In any event, if you collapse a RRSP or have a retiring allowance, you always need to be cognizant of the fact the income tax withholdings will probably be "lite".

[Bloggers Note: In my Confessions of a Tax Accountant blogs, I will discuss real income tax issues that arise and are general in nature, but I may still embellish or slightly change facts to protect the innocent, as the saying goes.]

The blogs posted on The Blunt Bean Counter provide information of a general nature. These posts should not be considered specific advice; as each reader's personal financial situation is unique and fact specific. Please contact a professional advisor prior to implementing or acting upon any of the information contained in one of the blogs.


  1. Obviously, you would know your clients situation better than I but its not a forgone conclusion that he would owe additional taxes. It would largely depend on how many other sources of income he had and also what other tax had already been deducted. And, if he had any particular circumstances that would allow him extra tax credits or deductions, that would also be a factor.

    For example, if he withdrew $100k from his RRSP, had 30% withheld and had no other sources of income for that year and no other withholdings, he might be due for a small refund. I know it doesn't happen often and I know your point is that the withholding doesn't necessarily match the tax owed, but at the same time, people often quote the marginal tax rate as being the effective tax rate and that's just wrong (because our income tax is progressive).

  2. Aleenator, you are absolutely correct, the mismatching of rates is dependant upon an individuals various sources of income and their income tax deductions. However, while I understand your point about effective vs. marginal rates, it really is almost always a marginal tax rate issue.

    The vast majority of people will have had their effective tax rates kick in as part of their salary deductions, thus, each extra dollar is really for all intents and purposes being taxed at their marginal rate (i.e.: If your salary is $50k, you would have had $9,600 in income tax withheld from your salary, an effective rate of 19.2%, yet the next dollar is taxed at 31.15%). If you do not have income from employment taxed at source, then your example may make sense. In my example I clearly state my client was in the top marginal rate, so I knew their tax rate was 46.41%.

    Keep in mind the maximum 30% withdrawal rate is exceeded in Ontario at approximately $41,500 of taxable income assuming no other significant deductions. Therefore, many average Canadians would already be short a couple percent and if they made $78,000 or more, they would already be around 10% short.

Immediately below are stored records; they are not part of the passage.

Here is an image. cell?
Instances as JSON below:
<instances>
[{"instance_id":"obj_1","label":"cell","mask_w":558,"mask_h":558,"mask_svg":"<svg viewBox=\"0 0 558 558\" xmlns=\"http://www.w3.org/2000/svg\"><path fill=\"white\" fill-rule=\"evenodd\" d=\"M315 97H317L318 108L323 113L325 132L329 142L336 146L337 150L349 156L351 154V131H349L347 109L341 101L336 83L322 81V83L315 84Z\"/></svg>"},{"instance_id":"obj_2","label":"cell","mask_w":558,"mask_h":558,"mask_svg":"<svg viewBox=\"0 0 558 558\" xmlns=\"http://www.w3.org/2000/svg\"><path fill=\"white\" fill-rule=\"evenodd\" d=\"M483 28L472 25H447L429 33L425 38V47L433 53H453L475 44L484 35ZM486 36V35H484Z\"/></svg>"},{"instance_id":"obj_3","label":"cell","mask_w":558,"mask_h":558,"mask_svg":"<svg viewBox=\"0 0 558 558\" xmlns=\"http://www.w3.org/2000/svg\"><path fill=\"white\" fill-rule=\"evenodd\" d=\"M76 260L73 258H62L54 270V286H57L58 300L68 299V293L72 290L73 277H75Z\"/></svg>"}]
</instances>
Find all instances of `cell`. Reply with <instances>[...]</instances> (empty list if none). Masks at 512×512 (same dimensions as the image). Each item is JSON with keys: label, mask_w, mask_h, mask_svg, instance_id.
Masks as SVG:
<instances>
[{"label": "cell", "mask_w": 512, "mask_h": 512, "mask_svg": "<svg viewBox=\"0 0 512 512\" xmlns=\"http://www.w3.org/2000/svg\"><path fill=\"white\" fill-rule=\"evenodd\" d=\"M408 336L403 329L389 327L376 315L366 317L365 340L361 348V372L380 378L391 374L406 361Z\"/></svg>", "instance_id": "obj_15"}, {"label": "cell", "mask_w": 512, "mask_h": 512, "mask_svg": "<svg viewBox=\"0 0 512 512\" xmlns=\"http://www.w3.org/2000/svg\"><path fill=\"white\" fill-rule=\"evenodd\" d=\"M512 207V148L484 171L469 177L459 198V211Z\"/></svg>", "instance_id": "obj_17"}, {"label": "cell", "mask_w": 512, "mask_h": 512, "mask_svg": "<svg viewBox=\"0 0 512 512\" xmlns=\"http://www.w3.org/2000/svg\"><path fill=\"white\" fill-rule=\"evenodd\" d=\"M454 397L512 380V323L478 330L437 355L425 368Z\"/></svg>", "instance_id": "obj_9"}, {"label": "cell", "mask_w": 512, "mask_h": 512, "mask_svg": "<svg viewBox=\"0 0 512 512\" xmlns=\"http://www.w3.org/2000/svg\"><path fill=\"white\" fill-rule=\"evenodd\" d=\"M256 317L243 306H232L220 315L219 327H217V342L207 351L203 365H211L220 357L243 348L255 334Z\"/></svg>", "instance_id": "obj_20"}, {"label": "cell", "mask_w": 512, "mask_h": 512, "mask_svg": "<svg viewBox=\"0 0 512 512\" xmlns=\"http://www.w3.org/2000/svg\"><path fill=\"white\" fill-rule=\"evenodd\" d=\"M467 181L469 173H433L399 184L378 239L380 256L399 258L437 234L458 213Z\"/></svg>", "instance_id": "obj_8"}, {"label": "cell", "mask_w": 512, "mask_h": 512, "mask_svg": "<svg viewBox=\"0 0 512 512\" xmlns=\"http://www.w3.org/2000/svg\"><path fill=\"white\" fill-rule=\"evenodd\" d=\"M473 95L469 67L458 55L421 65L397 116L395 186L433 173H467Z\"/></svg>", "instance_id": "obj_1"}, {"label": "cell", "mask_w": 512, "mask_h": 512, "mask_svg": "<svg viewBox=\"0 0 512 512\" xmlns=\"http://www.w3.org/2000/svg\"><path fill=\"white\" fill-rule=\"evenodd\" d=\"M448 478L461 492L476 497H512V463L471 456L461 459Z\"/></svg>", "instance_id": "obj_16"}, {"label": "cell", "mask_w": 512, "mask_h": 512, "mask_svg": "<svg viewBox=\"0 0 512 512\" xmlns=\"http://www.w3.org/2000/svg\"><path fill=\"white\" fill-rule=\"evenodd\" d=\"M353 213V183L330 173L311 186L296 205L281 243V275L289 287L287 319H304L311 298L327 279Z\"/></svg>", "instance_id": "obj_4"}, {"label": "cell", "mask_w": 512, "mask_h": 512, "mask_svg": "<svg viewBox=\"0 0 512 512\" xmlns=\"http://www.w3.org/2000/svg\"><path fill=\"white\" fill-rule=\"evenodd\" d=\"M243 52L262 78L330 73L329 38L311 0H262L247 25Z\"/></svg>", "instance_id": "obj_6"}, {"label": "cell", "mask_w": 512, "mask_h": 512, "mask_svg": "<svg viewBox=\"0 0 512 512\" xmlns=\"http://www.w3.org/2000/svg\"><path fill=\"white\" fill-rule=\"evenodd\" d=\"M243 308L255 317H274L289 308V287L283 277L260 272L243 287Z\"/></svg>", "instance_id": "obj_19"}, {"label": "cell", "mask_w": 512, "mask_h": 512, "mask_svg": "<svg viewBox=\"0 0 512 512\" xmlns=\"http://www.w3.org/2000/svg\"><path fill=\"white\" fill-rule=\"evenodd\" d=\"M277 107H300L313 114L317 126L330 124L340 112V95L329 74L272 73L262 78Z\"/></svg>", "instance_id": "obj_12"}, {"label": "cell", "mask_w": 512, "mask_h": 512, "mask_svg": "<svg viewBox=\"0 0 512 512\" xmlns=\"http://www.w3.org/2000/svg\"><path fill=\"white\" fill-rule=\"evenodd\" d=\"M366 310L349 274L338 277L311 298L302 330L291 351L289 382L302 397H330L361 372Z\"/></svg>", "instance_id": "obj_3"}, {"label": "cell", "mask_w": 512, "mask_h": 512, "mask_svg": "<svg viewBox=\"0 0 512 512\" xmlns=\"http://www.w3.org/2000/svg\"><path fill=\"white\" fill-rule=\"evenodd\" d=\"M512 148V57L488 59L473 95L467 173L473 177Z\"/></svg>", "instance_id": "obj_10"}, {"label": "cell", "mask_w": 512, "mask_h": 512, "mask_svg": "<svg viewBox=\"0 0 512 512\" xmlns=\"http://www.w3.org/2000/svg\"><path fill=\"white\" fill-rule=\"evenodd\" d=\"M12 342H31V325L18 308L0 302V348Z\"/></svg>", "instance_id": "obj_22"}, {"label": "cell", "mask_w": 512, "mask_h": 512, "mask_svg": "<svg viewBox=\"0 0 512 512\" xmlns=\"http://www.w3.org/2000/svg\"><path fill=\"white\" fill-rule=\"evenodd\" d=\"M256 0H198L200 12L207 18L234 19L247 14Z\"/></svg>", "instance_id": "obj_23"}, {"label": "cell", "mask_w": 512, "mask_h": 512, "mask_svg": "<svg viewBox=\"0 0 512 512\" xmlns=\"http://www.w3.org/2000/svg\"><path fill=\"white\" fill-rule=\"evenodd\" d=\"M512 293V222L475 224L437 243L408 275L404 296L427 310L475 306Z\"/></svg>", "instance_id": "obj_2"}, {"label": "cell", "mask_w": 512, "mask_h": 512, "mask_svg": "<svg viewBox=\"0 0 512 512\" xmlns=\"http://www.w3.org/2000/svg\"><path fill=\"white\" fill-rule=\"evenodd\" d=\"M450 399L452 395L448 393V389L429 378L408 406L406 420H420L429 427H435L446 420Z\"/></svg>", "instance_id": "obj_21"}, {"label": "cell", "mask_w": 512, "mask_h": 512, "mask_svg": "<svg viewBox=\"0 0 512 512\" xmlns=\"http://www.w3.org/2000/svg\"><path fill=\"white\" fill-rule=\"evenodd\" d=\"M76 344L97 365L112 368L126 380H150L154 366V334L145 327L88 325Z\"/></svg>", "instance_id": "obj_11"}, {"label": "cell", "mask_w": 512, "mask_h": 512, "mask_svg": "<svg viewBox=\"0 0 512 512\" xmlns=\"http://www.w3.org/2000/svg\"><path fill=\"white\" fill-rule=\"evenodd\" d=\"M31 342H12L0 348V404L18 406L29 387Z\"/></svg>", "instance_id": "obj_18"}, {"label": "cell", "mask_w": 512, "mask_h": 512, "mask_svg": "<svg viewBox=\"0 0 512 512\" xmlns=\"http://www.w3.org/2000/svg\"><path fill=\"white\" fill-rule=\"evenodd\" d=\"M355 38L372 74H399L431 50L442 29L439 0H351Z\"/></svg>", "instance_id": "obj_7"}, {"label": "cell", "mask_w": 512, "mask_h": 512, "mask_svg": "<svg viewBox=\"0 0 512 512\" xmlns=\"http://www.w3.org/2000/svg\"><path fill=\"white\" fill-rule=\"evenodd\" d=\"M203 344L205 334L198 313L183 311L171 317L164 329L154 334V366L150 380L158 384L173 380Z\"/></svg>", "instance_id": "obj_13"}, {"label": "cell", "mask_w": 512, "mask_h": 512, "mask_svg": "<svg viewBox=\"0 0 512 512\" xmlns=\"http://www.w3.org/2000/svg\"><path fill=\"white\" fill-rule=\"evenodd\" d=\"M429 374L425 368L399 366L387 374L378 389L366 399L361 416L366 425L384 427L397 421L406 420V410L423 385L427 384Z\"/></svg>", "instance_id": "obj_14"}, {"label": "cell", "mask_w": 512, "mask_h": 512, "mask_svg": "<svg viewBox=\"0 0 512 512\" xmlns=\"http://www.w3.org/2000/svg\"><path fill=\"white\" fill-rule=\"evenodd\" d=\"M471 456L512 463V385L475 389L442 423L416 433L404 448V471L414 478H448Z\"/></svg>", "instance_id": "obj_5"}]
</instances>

    Finally, my experience is that many Canadian’s try and withdraw in smaller “chunks” to access the lower 10% & 20% withholding rates, which even in lower income cases can cause an issue.

  3. Yes, I agree, in most cases (and in the particular case you cite) there will almost always be taxes owing. My contrived example was just to show that the marginal rate is not the same as the effective rate and that there could be situations where the amount withheld does in fact cover the tax liability on the withdrawal

  4. Agreed, there could be cases where the tax withheld does cover the income tax liability. But as someone who has prepared thousands of tax returns over the years, at least in my high net worth client practice, most often not the case.